EXERCISE AIM -> Could you copy every line of the data that contains "frames"?

>>>

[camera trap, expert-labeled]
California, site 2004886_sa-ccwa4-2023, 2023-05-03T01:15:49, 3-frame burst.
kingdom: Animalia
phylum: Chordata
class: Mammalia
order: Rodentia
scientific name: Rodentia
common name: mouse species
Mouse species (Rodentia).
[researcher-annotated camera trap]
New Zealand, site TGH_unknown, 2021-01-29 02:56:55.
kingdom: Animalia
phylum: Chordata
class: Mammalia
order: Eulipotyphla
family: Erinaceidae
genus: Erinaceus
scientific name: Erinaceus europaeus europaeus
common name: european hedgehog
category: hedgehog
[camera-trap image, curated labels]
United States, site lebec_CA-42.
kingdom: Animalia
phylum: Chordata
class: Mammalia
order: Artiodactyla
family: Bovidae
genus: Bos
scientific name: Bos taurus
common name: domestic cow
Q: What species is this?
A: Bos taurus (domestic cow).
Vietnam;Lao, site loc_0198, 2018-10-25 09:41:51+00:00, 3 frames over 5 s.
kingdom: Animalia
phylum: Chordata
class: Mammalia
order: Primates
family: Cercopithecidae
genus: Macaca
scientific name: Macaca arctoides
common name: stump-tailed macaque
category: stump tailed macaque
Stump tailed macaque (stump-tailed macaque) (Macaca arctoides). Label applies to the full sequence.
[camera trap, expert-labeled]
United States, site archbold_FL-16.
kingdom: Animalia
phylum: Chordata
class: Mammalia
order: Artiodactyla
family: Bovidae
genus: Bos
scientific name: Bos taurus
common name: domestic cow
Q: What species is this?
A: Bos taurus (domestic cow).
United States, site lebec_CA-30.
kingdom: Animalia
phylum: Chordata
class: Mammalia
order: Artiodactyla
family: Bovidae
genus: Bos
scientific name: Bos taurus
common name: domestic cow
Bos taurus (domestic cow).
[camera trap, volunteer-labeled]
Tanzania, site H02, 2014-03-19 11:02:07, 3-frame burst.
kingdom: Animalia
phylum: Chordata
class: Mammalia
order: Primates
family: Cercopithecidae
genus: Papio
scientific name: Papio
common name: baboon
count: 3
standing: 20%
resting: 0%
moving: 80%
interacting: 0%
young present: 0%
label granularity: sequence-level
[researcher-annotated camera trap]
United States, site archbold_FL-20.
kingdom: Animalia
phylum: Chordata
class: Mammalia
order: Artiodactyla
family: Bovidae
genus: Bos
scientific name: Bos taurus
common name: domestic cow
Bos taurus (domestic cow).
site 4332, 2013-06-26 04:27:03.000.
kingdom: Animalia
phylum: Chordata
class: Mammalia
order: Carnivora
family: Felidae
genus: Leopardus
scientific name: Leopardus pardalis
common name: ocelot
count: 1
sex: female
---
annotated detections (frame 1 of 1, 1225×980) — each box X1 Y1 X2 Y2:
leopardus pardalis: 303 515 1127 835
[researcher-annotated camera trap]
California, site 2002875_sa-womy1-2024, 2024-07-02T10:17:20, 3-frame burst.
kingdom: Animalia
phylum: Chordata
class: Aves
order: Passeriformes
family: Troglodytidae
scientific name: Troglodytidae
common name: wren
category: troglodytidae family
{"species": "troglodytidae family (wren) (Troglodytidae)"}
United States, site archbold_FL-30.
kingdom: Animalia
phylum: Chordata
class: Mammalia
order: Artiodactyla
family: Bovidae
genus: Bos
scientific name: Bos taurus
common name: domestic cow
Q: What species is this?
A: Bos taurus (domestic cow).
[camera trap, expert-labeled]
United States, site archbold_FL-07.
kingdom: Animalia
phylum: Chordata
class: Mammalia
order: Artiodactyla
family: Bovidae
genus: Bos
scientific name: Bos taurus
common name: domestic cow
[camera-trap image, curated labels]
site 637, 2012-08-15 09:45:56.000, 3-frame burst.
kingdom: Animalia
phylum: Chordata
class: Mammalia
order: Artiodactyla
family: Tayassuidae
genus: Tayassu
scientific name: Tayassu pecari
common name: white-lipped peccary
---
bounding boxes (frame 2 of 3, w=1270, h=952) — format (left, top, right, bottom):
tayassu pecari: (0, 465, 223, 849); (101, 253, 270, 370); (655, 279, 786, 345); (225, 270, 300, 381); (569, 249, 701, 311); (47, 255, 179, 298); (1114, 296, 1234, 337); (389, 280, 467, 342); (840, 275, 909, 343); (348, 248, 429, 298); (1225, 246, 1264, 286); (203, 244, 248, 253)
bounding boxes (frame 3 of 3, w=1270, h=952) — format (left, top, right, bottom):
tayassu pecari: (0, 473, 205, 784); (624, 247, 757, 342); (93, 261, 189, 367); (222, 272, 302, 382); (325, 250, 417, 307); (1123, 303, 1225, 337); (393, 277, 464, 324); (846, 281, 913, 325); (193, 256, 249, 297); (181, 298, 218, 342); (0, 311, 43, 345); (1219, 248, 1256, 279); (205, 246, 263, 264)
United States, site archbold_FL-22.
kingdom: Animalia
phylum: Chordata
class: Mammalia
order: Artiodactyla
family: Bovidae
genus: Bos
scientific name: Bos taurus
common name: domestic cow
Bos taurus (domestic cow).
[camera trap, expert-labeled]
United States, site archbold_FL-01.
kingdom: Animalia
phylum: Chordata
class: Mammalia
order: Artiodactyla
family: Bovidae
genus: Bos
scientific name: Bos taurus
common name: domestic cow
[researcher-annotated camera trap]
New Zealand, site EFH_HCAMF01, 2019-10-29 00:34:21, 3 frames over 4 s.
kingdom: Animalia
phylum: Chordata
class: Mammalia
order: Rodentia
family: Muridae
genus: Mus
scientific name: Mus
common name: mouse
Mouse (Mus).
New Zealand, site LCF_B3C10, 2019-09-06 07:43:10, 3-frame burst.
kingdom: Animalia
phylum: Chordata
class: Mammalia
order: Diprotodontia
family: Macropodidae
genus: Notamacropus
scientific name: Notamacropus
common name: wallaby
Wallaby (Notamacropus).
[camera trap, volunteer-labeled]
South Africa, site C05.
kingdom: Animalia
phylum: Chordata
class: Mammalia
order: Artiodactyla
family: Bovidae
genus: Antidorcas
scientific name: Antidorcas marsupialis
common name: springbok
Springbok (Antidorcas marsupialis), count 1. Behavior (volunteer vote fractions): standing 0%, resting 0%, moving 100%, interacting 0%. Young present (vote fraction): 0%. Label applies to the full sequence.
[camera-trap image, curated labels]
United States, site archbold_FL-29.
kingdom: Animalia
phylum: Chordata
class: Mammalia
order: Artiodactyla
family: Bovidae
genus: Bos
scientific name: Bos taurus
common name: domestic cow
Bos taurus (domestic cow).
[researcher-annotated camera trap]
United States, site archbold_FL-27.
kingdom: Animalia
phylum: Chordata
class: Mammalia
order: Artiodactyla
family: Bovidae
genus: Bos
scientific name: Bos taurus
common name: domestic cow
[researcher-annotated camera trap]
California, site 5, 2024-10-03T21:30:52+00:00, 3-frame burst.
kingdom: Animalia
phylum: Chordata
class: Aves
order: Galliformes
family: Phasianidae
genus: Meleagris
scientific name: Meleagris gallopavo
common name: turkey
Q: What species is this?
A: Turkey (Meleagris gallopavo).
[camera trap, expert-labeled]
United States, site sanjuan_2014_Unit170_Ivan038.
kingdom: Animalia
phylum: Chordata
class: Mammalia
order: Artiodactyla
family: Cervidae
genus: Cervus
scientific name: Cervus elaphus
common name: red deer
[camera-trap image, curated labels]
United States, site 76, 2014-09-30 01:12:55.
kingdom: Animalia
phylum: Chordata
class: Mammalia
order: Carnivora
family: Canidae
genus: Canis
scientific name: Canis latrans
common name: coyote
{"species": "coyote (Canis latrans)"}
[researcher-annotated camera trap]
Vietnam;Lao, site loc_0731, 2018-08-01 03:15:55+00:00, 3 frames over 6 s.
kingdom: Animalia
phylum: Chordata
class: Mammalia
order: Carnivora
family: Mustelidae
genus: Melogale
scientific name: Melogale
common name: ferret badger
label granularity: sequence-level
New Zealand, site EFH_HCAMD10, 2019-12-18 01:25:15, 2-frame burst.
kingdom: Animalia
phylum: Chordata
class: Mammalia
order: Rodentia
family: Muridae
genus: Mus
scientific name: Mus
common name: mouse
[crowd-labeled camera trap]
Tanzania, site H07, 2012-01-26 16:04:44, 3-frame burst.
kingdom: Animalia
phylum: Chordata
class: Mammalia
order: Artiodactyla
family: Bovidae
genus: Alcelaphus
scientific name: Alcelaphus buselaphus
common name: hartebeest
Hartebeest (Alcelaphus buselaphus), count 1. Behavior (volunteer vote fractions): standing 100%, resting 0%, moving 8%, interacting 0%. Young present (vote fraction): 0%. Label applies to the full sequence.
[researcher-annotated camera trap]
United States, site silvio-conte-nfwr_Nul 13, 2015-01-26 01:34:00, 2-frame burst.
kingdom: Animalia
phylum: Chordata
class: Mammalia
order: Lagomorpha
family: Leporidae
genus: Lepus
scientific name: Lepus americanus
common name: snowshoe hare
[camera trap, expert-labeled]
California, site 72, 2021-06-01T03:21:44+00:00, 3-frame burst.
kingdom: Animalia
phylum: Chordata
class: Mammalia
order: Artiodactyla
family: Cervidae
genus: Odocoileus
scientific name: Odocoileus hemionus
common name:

<<<

RESPONSE BOX ->
Vietnam;Lao, site loc_0198, 2018-10-25 09:41:51+00:00, 3 frames over 5 s.
New Zealand, site EFH_HCAMF01, 2019-10-29 00:34:21, 3 frames over 4 s.
Vietnam;Lao, site loc_0731, 2018-08-01 03:15:55+00:00, 3 frames over 6 s.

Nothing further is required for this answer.